**Requirement:** Retype the entries. Match them exactly.

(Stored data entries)

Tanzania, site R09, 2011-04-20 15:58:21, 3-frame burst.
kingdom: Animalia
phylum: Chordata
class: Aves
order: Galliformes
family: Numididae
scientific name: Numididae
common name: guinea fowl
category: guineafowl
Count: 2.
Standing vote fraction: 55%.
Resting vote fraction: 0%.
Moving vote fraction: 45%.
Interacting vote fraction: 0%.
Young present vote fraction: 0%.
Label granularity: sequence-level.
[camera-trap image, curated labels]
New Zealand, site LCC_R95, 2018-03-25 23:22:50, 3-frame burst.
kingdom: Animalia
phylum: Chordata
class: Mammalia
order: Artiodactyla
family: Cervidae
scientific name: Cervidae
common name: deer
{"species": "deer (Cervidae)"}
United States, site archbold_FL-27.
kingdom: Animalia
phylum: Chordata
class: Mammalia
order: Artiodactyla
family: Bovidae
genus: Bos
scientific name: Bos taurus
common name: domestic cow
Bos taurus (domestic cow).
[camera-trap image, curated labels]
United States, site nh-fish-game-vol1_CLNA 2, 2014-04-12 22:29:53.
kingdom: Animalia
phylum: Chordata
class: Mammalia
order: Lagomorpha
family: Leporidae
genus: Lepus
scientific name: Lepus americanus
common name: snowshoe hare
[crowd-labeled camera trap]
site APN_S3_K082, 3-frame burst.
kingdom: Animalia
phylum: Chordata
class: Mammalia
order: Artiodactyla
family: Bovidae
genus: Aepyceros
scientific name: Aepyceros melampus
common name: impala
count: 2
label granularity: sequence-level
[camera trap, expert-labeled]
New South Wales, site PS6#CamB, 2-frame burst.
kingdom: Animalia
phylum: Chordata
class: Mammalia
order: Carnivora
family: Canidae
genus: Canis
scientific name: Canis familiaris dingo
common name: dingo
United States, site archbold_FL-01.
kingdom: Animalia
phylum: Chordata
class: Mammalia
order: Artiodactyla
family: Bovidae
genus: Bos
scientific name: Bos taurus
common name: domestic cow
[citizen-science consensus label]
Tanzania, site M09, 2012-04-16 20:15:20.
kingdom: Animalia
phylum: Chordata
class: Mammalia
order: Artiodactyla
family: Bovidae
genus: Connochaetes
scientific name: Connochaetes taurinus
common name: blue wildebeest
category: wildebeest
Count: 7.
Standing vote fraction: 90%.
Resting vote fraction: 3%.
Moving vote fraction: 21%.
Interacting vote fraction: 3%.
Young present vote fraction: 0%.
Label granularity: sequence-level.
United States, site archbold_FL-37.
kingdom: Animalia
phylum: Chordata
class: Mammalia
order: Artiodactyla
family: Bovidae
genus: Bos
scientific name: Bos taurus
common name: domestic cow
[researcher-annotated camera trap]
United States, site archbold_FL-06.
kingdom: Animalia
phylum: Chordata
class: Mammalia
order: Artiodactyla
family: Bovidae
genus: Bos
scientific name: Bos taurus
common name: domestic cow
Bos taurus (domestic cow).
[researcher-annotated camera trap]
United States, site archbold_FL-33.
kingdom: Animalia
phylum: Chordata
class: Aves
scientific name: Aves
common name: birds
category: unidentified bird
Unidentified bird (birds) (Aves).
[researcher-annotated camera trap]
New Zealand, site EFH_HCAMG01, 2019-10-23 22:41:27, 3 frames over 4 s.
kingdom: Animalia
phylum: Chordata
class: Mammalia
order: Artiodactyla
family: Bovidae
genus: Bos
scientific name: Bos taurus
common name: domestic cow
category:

**Response for this exercise:**
Tanzania, site R09, 2011-04-20 15:58:21, 3-frame burst.
kingdom: Animalia
phylum: Chordata
class: Aves
order: Galliformes
family: Numididae
scientific name: Numididae
common name: guinea fowl
category: guineafowl
Count: 2.
Standing vote fraction: 55%.
Resting vote fraction: 0%.
Moving vote fraction: 45%.
Interacting vote fraction: 0%.
Young present vote fraction: 0%.
Label granularity: sequence-level.
[camera-trap image, curated labels]
New Zealand, site LCC_R95, 2018-03-25 23:22:50, 3-frame burst.
kingdom: Animalia
phylum: Chordata
class: Mammalia
order: Artiodactyla
family: Cervidae
scientific name: Cervidae
common name: deer
{"species": "deer (Cervidae)"}
United States, site archbold_FL-27.
kingdom: Animalia
phylum: Chordata
class: Mammalia
order: Artiodactyla
family: Bovidae
genus: Bos
scientific name: Bos taurus
common name: domestic cow
Bos taurus (domestic cow).
[camera-trap image, curated labels]
United States, site nh-fish-game-vol1_CLNA 2, 2014-04-12 22:29:53.
kingdom: Animalia
phylum: Chordata
class: Mammalia
order: Lagomorpha
family: Leporidae
genus: Lepus
scientific name: Lepus americanus
common name: snowshoe hare
[crowd-labeled camera trap]
site APN_S3_K082, 3-frame burst.
kingdom: Animalia
phylum: Chordata
class: Mammalia
order: Artiodactyla
family: Bovidae
genus: Aepyceros
scientific name: Aepyceros melampus
common name: impala
count: 2
label granularity: sequence-level
[camera trap, expert-labeled]
New South Wales, site PS6#CamB, 2-frame burst.
kingdom: Animalia
phylum: Chordata
class: Mammalia
order: Carnivora
family: Canidae
genus: Canis
scientific name: Canis familiaris dingo
common name: dingo
United States, site archbold_FL-01.
kingdom: Animalia
phylum: Chordata
class: Mammalia
order: Artiodactyla
family: Bovidae
genus: Bos
scientific name: Bos taurus
common name: domestic cow
[citizen-science consensus label]
Tanzania, site M09, 2012-04-16 20:15:20.
kingdom: Animalia
phylum: Chordata
class: Mammalia
order: Artiodactyla
family: Bovidae
genus: Connochaetes
scientific name: Connochaetes taurinus
common name: blue wildebeest
category: wildebeest
Count: 7.
Standing vote fraction: 90%.
Resting vote fraction: 3%.
Moving vote fraction: 21%.
Interacting vote fraction: 3%.
Young present vote fraction: 0%.
Label granularity: sequence-level.
United States, site archbold_FL-37.
kingdom: Animalia
phylum: Chordata
class: Mammalia
order: Artiodactyla
family: Bovidae
genus: Bos
scientific name: Bos taurus
common name: domestic cow
[researcher-annotated camera trap]
United States, site archbold_FL-06.
kingdom: Animalia
phylum: Chordata
class: Mammalia
order: Artiodactyla
family: Bovidae
genus: Bos
scientific name: Bos taurus
common name: domestic cow
Bos taurus (domestic cow).
[researcher-annotated camera trap]
United States, site archbold_FL-33.
kingdom: Animalia
phylum: Chordata
class: Aves
scientific name: Aves
common name: birds
category: unidentified bird
Unidentified bird (birds) (Aves).
[researcher-annotated camera trap]
New Zealand, site EFH_HCAMG01, 2019-10-23 22:41:27, 3 frames over 4 s.
kingdom: Animalia
phylum: Chordata
class: Mammalia
order: Artiodactyla
family: Bovidae
genus: Bos
scientific name: Bos taurus
common name: domestic cow
category:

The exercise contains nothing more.